Biden, the official said, was first briefed in April, received updates on the intelligence throughout May and June, and gave the final go-ahead for the attack after a meeting with top Cabinet and national security advisors on July 25, where all the participants expressed support for the mission.

Five days later, a drone carried out the attack, firing two Hellfire missiles at Zawahiri on the balcony, killing him and him alone. Unlike the operation targeting Bin Laden, which lasted 40 minutes and ended with five people killed, including one of Bin Laden’s sons, the drone strike was carried out without any U.S. military presence on the ground in Afghanistan — “carefully planned,” Biden said, to minimize collateral damage. “There were no civilian casualties,” he said.

Taliban officials, who the White House said were long aware of Zawahiri’s presence in Kabul, whisked away the terrorist’s relatives shortly after the strike in an effort, the senior administration official said, to hide their presence in the city.

The group’s harboring of Zawahiri, the administration official added, amounted to a violation of the Doha agreement between the U.S. and the Taliban, under which the group agreed not to cooperate with terrorist groups.

Biden, long skeptical about the military’s commitment to the war in Afghanistan, famously cautioned President Obama about the risks of the 2011 Bin Laden raid when serving as vice president.

Ending the war there after 20 years of conflict was among Biden’s top first-year priorities, and he pushed ahead with the drawdown in the face of warnings from the Pentagon, scoffing at the potential for the country’s former government to fall to the Taliban just weeks before it did — a foreign policy debacle that forced the White House to scramble to airlift thousands of vulnerable Afghans to safety and one from which his own popularity has yet to recover.

The successful strike on Zawahiri, Biden said, validated his own rationale for ending the U.S. presence in Afghanistan, which was predicated in part on a belief that counterterrorism operations could still be carried out without a permanent presence on the ground.

“As President Biden has consistently said, we will not allow Afghanistan to become a safe haven for terrorists to my bring harm to Americans,” a senior administration official told reporters prior to Biden’s remarks. “We met that commitment on Saturday night.
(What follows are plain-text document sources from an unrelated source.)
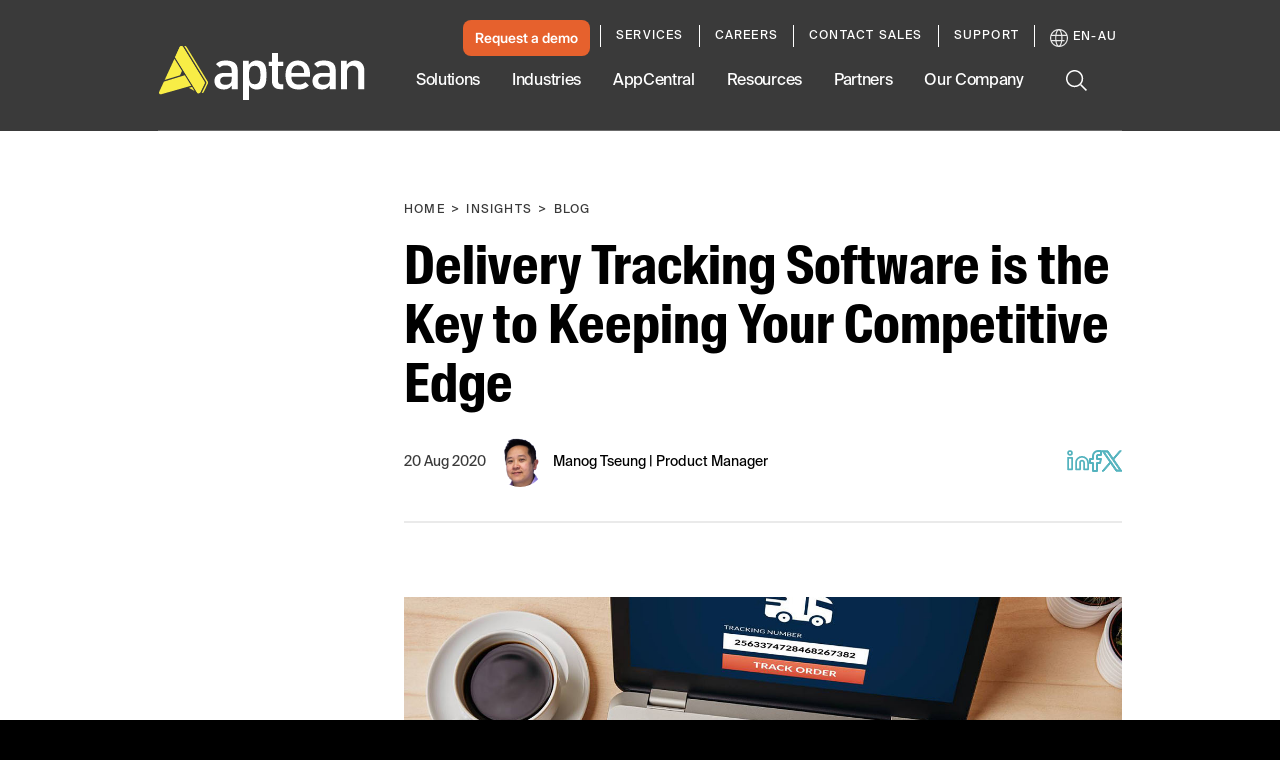

--- FILE ---
content_type: text/css
request_url: https://tags.srv.stackadapt.com/sa.css
body_size: -11
content:
:root {
    --sa-uid: '0-45707861-385c-5537-51cc-338ce671e8cf';
}

--- FILE ---
content_type: application/javascript; charset=UTF-8
request_url: https://www.aptean.com/runtime.f4d85a851cbe621d.js
body_size: 1038
content:
(()=>{"use strict";var e,v={},m={};function a(e){var n=m[e];if(void 0!==n)return n.exports;var t=m[e]={exports:{}};return v[e].call(t.exports,t,t.exports,a),t.exports}a.m=v,e=[],a.O=(n,t,f,i)=>{if(!t){var r=1/0;for(d=0;d<e.length;d++){for(var[t,f,i]=e[d],l=!0,c=0;c<t.length;c++)(!1&i||r>=i)&&Object.keys(a.O).every(p=>a.O[p](t[c]))?t.splice(c--,1):(l=!1,i<r&&(r=i));if(l){e.splice(d--,1);var u=f();void 0!==u&&(n=u)}}return n}i=i||0;for(var d=e.length;d>0&&e[d-1][2]>i;d--)e[d]=e[d-1];e[d]=[t,f,i]},a.n=e=>{var n=e&&e.__esModule?()=>e.default:()=>e;return a.d(n,{a:n}),n},a.d=(e,n)=>{for(var t in n)a.o(n,t)&&!a.o(e,t)&&Object.defineProperty(e,t,{enumerable:!0,get:n[t]})},a.f={},a.e=e=>Promise.all(Object.keys(a.f).reduce((n,t)=>(a.f[t](e,n),n),[])),a.u=e=>e+"."+{42:"2d688d387aba1d6b",50:"dd70213212908a4a",94:"461172b056ddba57",95:"4db8583eeeb7af46",232:"0ed06763d4b2bc12",254:"02c04d085465b6df",267:"945fb9a471091a0c",294:"b96d2ba3b4b87348",304:"b09414a34e6d02dc",322:"164fe7046c6aa151",363:"428ed2be2a2b6e07",402:"088539ac27c7364c",511:"af1227d1266d60d1",626:"83915542f3fef8b3",631:"10ae6b229640eab7",659:"4254c4f4cdd27b21",666:"489fbe35bc1a72bb",671:"2bc32ecac7472601",675:"50a3ca9418a399f4",741:"e81ac0a33b811b58",820:"673c5455f85c3328",839:"8e426810b6e2e25f",889:"1fdbe1f29ac3b95f",955:"aa9672ed728d9a6f",973:"5eb79b35ce94ea3f"}[e]+".js",a.miniCssF=e=>{},a.o=(e,n)=>Object.prototype.hasOwnProperty.call(e,n),(()=>{var e={},n="aptean-website:";a.l=(t,f,i,d)=>{if(e[t])e[t].push(f);else{var r,l;if(void 0!==i)for(var c=document.getElementsByTagName("script"),u=0;u<c.length;u++){var o=c[u];if(o.getAttribute("src")==t||o.getAttribute("data-webpack")==n+i){r=o;break}}r||(l=!0,(r=document.createElement("script")).type="module",r.charset="utf-8",r.timeout=120,a.nc&&r.setAttribute("nonce",a.nc),r.setAttribute("data-webpack",n+i),r.src=a.tu(t)),e[t]=[f];var b=(g,p)=>{r.onerror=r.onload=null,clearTimeout(s);var _=e[t];if(delete e[t],r.parentNode&&r.parentNode.removeChild(r),_&&_.forEach(h=>h(p)),g)return g(p)},s=setTimeout(b.bind(null,void 0,{type:"timeout",target:r}),12e4);r.onerror=b.bind(null,r.onerror),r.onload=b.bind(null,r.onload),l&&document.head.appendChild(r)}}})(),a.r=e=>{typeof Symbol<"u"&&Symbol.toStringTag&&Object.defineProperty(e,Symbol.toStringTag,{value:"Module"}),Object.defineProperty(e,"__esModule",{value:!0})},(()=>{var e;a.tt=()=>(void 0===e&&(e={createScriptURL:n=>n},typeof trustedTypes<"u"&&trustedTypes.createPolicy&&(e=trustedTypes.createPolicy("angular#bundler",e))),e)})(),a.tu=e=>a.tt().createScriptURL(e),a.p="",(()=>{var e={121:0};a.f.j=(f,i)=>{var d=a.o(e,f)?e[f]:void 0;if(0!==d)if(d)i.push(d[2]);else if(121!=f){var r=new Promise((o,b)=>d=e[f]=[o,b]);i.push(d[2]=r);var l=a.p+a.u(f),c=new Error;a.l(l,o=>{if(a.o(e,f)&&(0!==(d=e[f])&&(e[f]=void 0),d)){var b=o&&("load"===o.type?"missing":o.type),s=o&&o.target&&o.target.src;c.message="Loading chunk "+f+" failed.\n("+b+": "+s+")",c.name="ChunkLoadError",c.type=b,c.request=s,d[1](c)}},"chunk-"+f,f)}else e[f]=0},a.O.j=f=>0===e[f];var n=(f,i)=>{var c,u,[d,r,l]=i,o=0;if(d.some(s=>0!==e[s])){for(c in r)a.o(r,c)&&(a.m[c]=r[c]);if(l)var b=l(a)}for(f&&f(i);o<d.length;o++)a.o(e,u=d[o])&&e[u]&&e[u][0](),e[u]=0;return a.O(b)},t=self.webpackChunkaptean_website=self.webpackChunkaptean_website||[];t.forEach(n.bind(null,0)),t.push=n.bind(null,t.push.bind(t))})()})();

--- FILE ---
content_type: text/plain
request_url: https://c.6sc.co/?m=1
body_size: 2
content:
6suuid=062b341787162f00557374692c0300008a720900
And in doing so, we showed that without American forces on the ground in Afghanistan and in harm’s way, we remain able to identify and locate even the world’s most wanted terrorists, and then take action to remove him from the battlefield.”

Daniel R. DePetris, a fellow at Defense Priorities, a veterans group that is highly skeptical about deploying military force, drew the same conclusion. “The targeted killing of Al-Qaeda leader Ayman Zawahiri in a CIA drone strike in Afghanistan underscores a critical fact: The U.S. need not permanently deploy military forces to defend against terrorist threats,” DePetris said.

“Targeted airstrikes or raids have proven to be a more efficient, less costly way to neutralize anti-U.S. terrorist groups. Zawahiri is the latest in a long list of senior terrorist leaders, operatives and facilitators to be taken off the battlefield, including Osama bin Laden and Abu Bakr al-Baghdadi,” he continued, referring to the former leader of Islamic State who was killed in a 2019 strike authorized by President Trump.

Biden, in his brief prime-time address to the country, reminded the nation of Zawahiri’s central role in numerous Al Qaeda attacks, including the 2000 bombing of the U.S. destroyer Cole in Yemen and of course Sept. 11.

Speaking to relatives of those killed in the attacks on the World Trade Center, the Pentagon and aboard United Flight 93 that crashed in Shanksville, Pa., Biden expressed hope that Zawahiri’s death “will be one more measure of closure.”